> [Document section]
- - - - -

I prayed at his bedside, but he was only partially conscious. As I sat watching him, he said in a whisper, scarcely audible—

"If I could get back again-back again—"

Supposing he was thinking of his friends, I asked about his home in Michigan; rousing slightly, and with a shake of his head, he said

"No, no-a boy again-a boy again-"

Thinking that he might have fallen into a sleep from exhaustion, I left him for a while. But it was the sleep of death. The consistency of sin held him straight through his course. He could not break it. He must begin anew, if at all, he thought, with the beginning of life; but, alas! for the boyhood with its thousand invitings it came back no more!

The work under charge of the Western Army Committees did not close as soon as did the field labors in

the East. The St. Louis Branch kept open its office at Memphis until October, 1865; and work upon the Plains, directed from Fort Leavenworth by Rev. W. J. Gladwin, as Field Agent, was continued into 1866.

CHAPTER XVIII.

ALONG THE COAST.

1861-1865.

- - - - -

> [Exercise data]

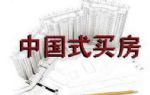 “中国式买房”的观念有3个弊端存在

- - - - -

> [Aim of the task] Carry the Civil War mission account above forward from the point where it stops, opening the new chapter on the work along the coast.

> [Written answer]
THE New York Branch of the Commission on its organization took the charge of the work among sailors and soldiers operating along our extended coast line from Virginia to Texas. It was a quieter service than was found elsewhere in any field of the war. On account of the distance from New York, Delegates were chosen for longer periods of labor. So much, however, which was common in all army experience, has been anticipated in the notice of other fields, that we shall not repeat ourselves by attempting to give even a representative series of incidents of this coast work. We begin our record on the seaboard of North Carolina.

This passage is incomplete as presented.